All along the water's edge strange faces stare out from the undergrowth, some friendly, some curious, some shy - and one a terrifying vision standing in a fire-ravaged spot with many limbs and tendrils, and an evil grin.

But there are no unearthly howls, apart from the occasional one from a teenage mobile phoner.

And the insects buzz drowsily rather than chirrup and scrape, for this is no rarely-visited jungle waterway but the Staffordshire-Worcester canal, between the posh neighbourhoods of Newbridge and Compton, in Wolverhampton.

However, there is a mystery to it all; no-one knows where the faces come from.
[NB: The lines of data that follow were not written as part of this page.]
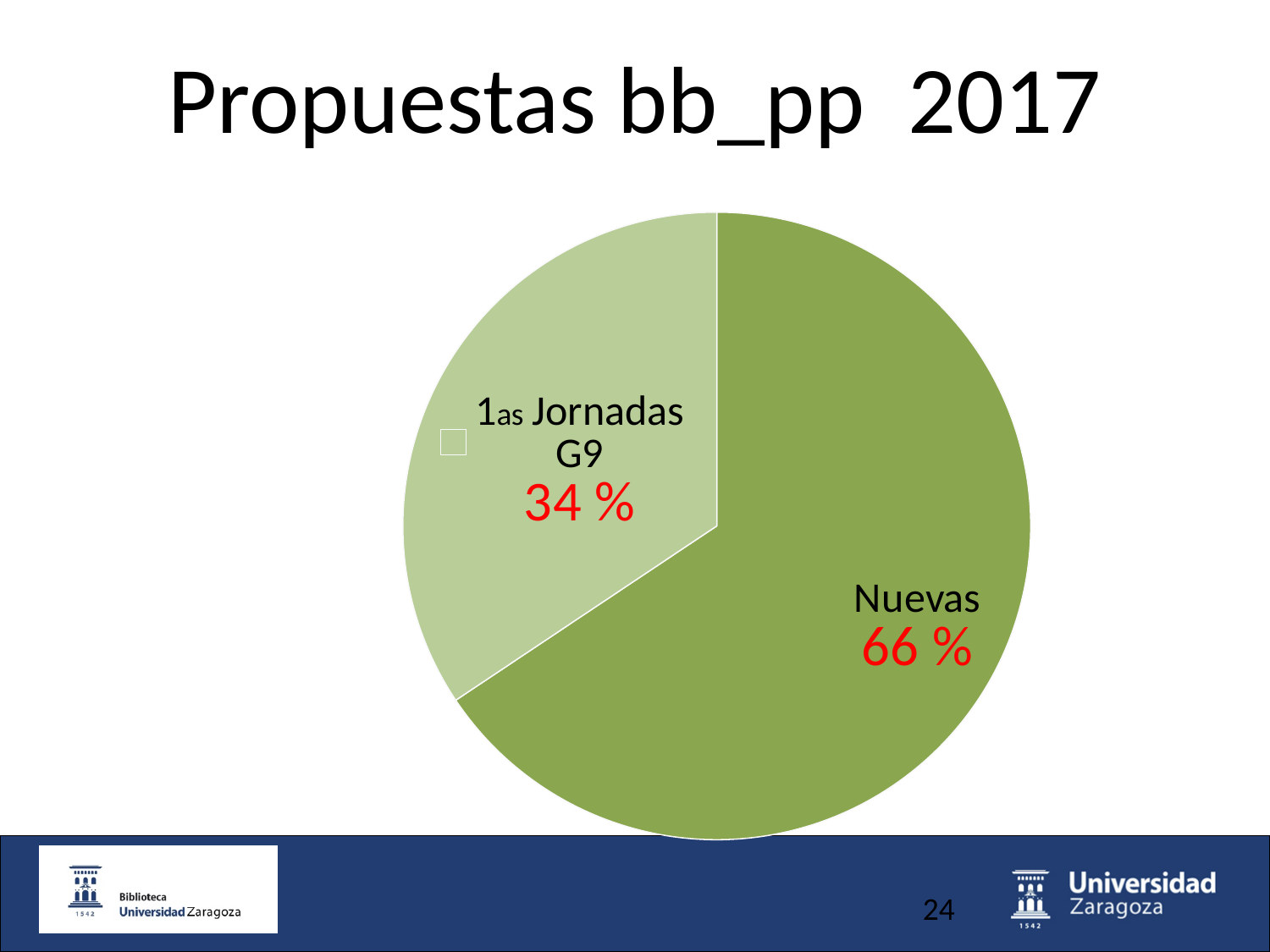
Which is larger, the "Nuevas" slice or the "1as Jornadas G9" slice? Nuevas Which slice of the pie is the smallest? 1as Jornadas G9 Which slice of the pie is shown in the lighter green colour? 1as Jornadas G9 What is the difference in percentage points between the "Nuevas" slice and the "1as Jornadas G9" slice? 32 What is the title of the slide containing the pie chart? Propuestas bb_pp 2017 Which slice of the pie is the largest? Nuevas Is the share for "Nuevas" greater or less than 50 %? greater How many slices does the pie chart have? 2 What share of the pie does the "Nuevas" slice represent? 66 % What share of the pie does the "1as Jornadas G9" slice represent? 34 % What kind of chart is shown on the slide? pie chart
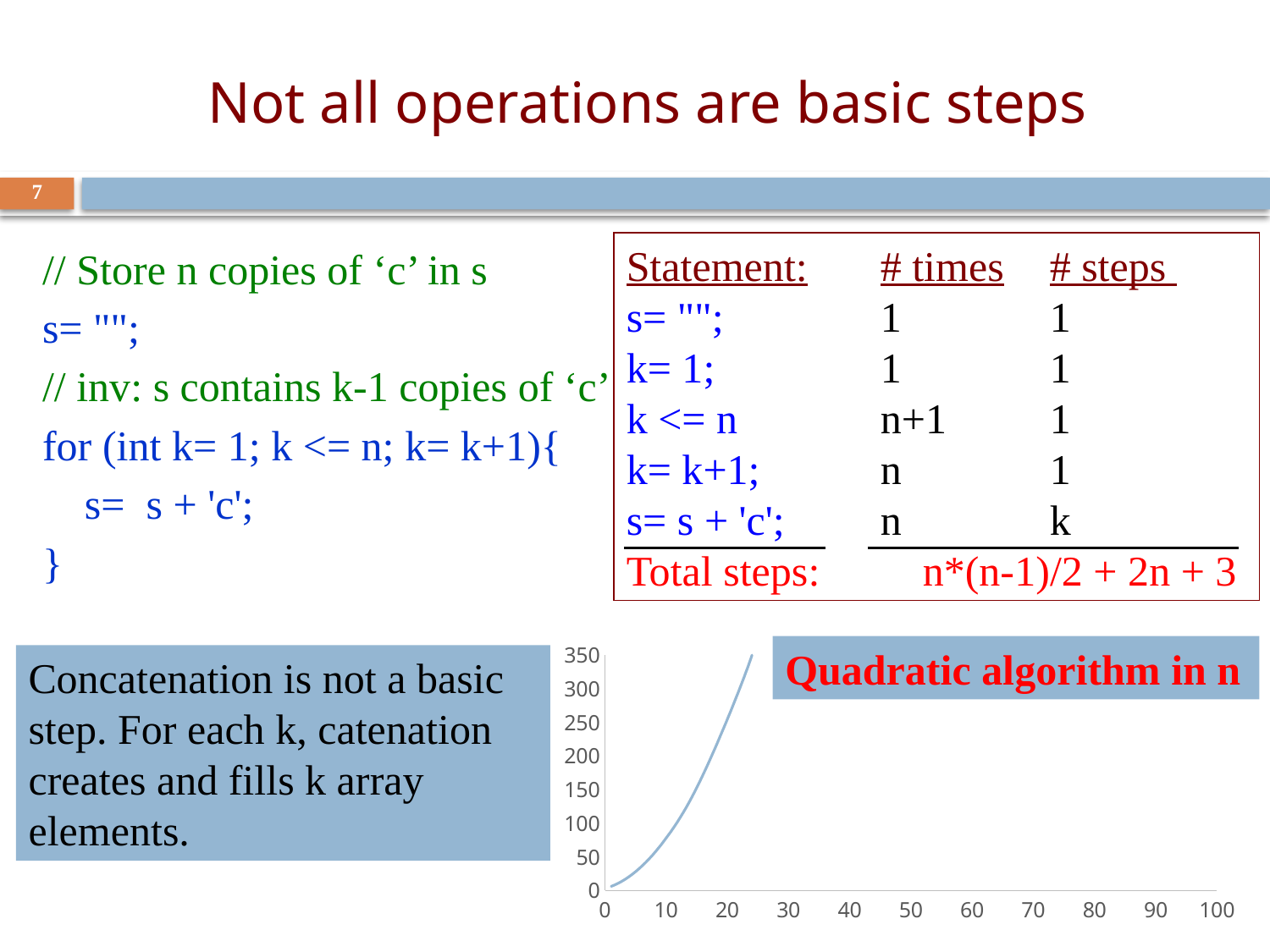
Does the plotted line rise or fall as the x-axis value increases? rise Is the value of the plotted line at x = 10 greater or less than 100? less Is the value of the plotted line at x = 20 greater or less than 300? less How many lines are plotted on the chart? 1 What kind of chart is shown at the bottom of the slide? line chart Is the value of the plotted line at x = 20 greater or less than 150? greater What is the highest value labelled on the chart's x-axis? 100 What is the highest value labelled on the chart's y-axis? 350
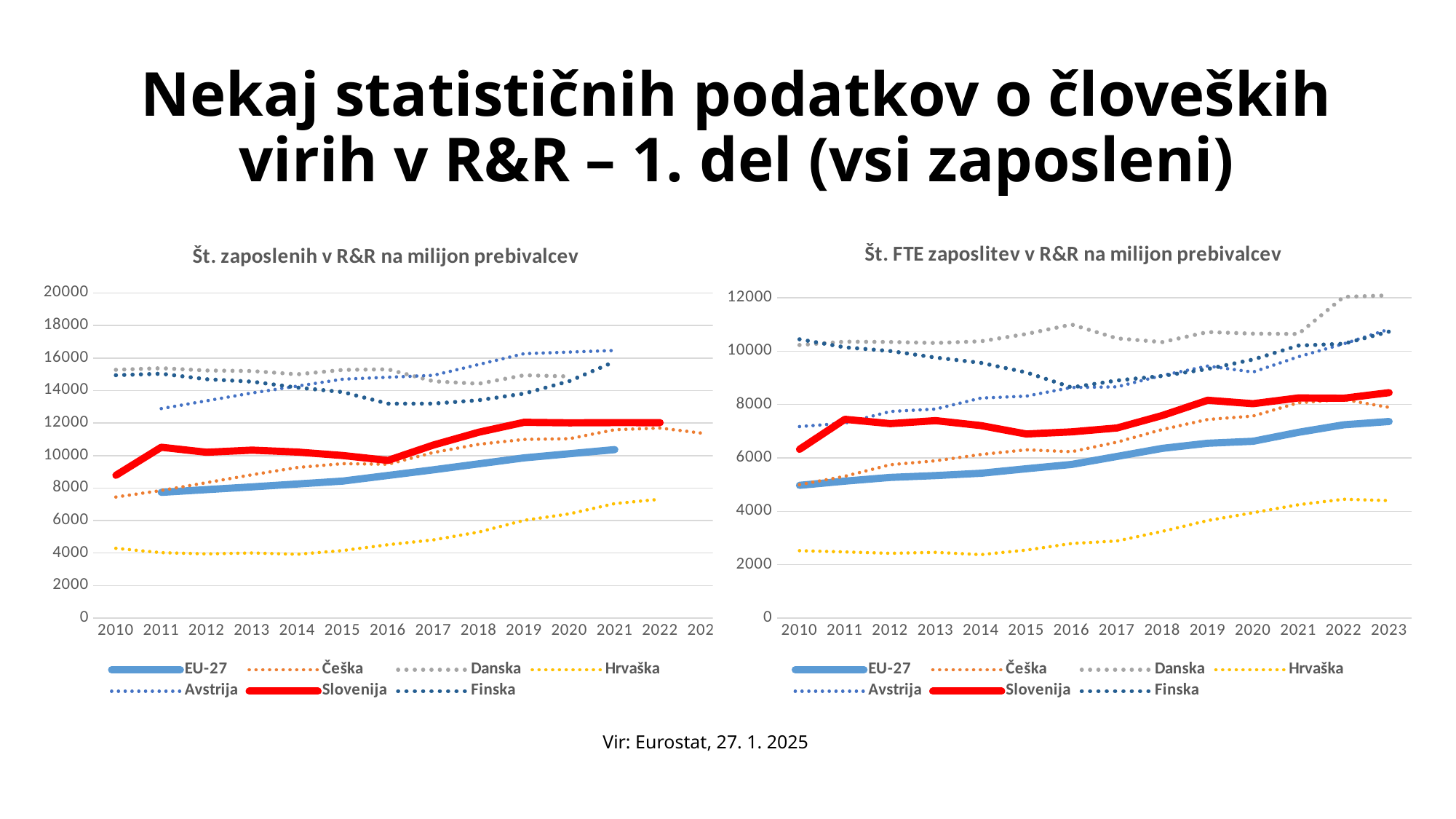
In the left chart 'Št. zaposlenih v R&R na milijon prebivalcev', is the value for Slovenija in 2010 greater or less than 8000? greater What kind of chart is the left chart, 'Št. zaposlenih v R&R na milijon prebivalcev'? line chart In the right chart 'Št. FTE zaposlitev v R&R na milijon prebivalcev', is the value for Hrvaška in 2010 greater or less than 4000? less In the right chart 'Št. FTE zaposlitev v R&R na milijon prebivalcev', which is larger in 2023, Slovenija or EU-27? Slovenija In the right chart 'Št. FTE zaposlitev v R&R na milijon prebivalcev', does the EU-27 line rise or fall from 2010 to 2023? rise In the right chart 'Št. FTE zaposlitev v R&R na milijon prebivalcev', which series has the highest value in 2023? Danska In the left chart 'Št. zaposlenih v R&R na milijon prebivalcev', does the Finska line rise or fall from 2010 to 2016? fall In the left chart 'Št. zaposlenih v R&R na milijon prebivalcev', is the value for Hrvaška in 2022 greater or less than 6000? greater How many years are shown on the x axis of the right chart 'Št. FTE zaposlitev v R&R na milijon prebivalcev'? 14 How many series does the legend of the left chart 'Št. zaposlenih v R&R na milijon prebivalcev' list? 7 In the left chart 'Št. zaposlenih v R&R na milijon prebivalcev', which series has the lowest value in 2010? Hrvaška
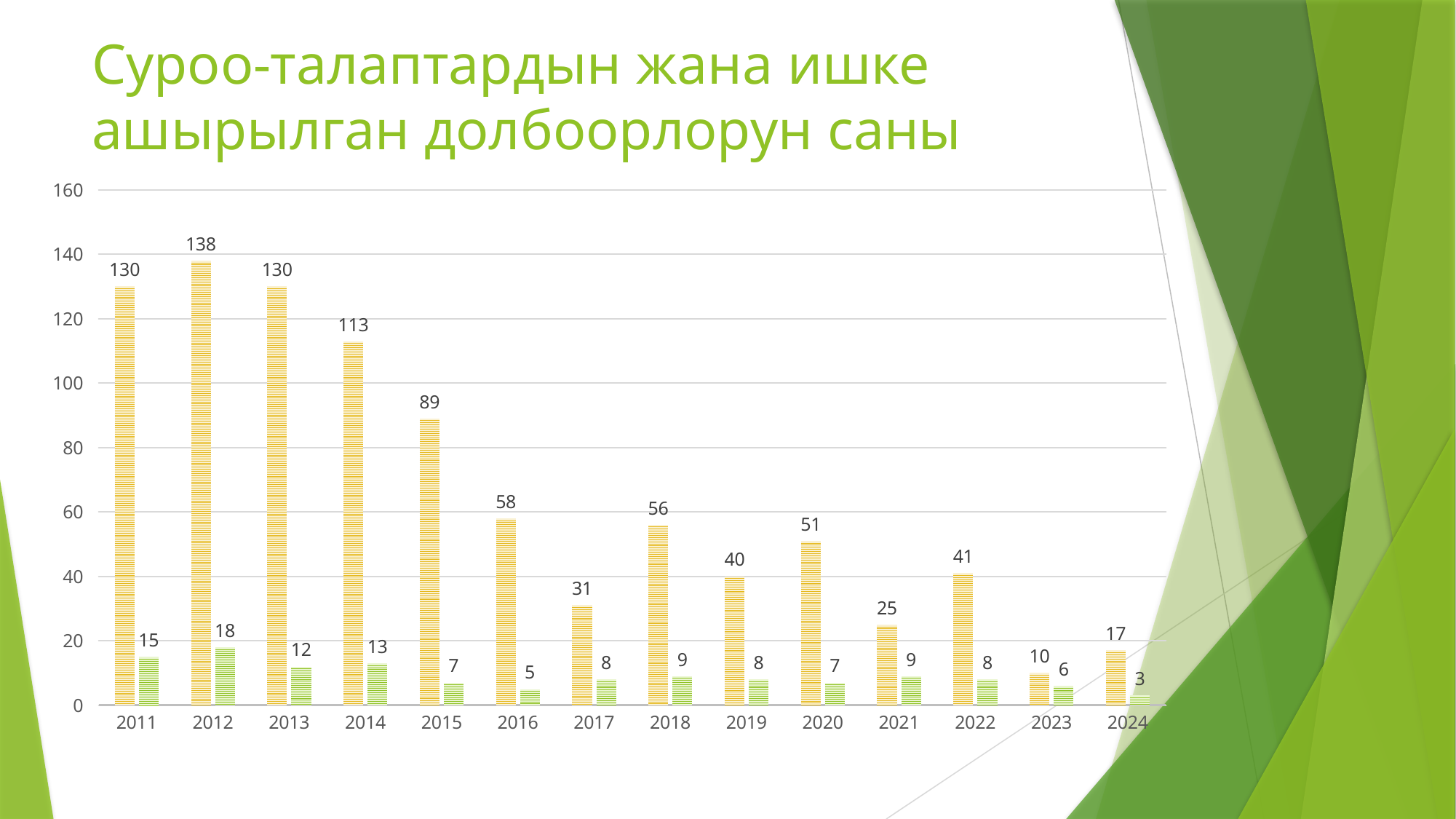
What type of chart is shown on the slide? bar chart What is the value of the green bar for 2021? 9 What is the difference between the orange and green bar values for 2015? 82 How many years are shown on the x axis of the chart? 14 What is the title of the chart on the slide? Суроо-талаптардын жана ишке ашырылган долбоорлорун саны Do the orange bar values generally rise or fall from 2011 to 2024? fall Which year has the lowest green bar? 2024 Which is larger, the orange bar for 2017 or the orange bar for 2018? 2018 What is the value of the orange bar for 2014? 113 What is the difference between the orange bar values for 2012 and 2013? 8 Which year has the highest orange bar? 2012 Is the orange bar value for 2016 greater or less than 60? less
The first appeared last year, two of them on one forked, fallen tree, swiftly followed by a third. They looked scared but inquisitive, peering from the undergrowth, and low to the ground. They are still there, but have been moved further back, and now resemble a violet by a mossy stone, half-hidden .

Nobody has an idea who is making them.

Mark Game, Ranger at the Valley Park Nature Reserve which runs parallel to the canal, says many people wrongly think his own department is responsible.

"We just don't know who does them," he said. "They just seem to appear. It might be someone local who is a bit of an artist. Whoever does it must come along in the dead of night. It's good fun, though."

Another set of suspects also ruled themselves out. The staff of Groundforce, of Tipton, in their all-metal workboat, who are busy lining the edge of the canal to prevent erosion of its banks.

No, they said, it wasn't them, but they knew who it was; the staff of British Waterways who cut down the trees and lop off the branches in the first place, to stop them endangering or obstructing people on the towpath.

But British Waterways staff were also as puzzled as everyone else. "It's a real mystery," said spokeswoman Sally-Anne Partoon, "The guys on the bank have no idea who's doing it. They say that sometimes the faces appear almost as soon as the branch is chopped off. Perhaps it's a local version of crop circles or something."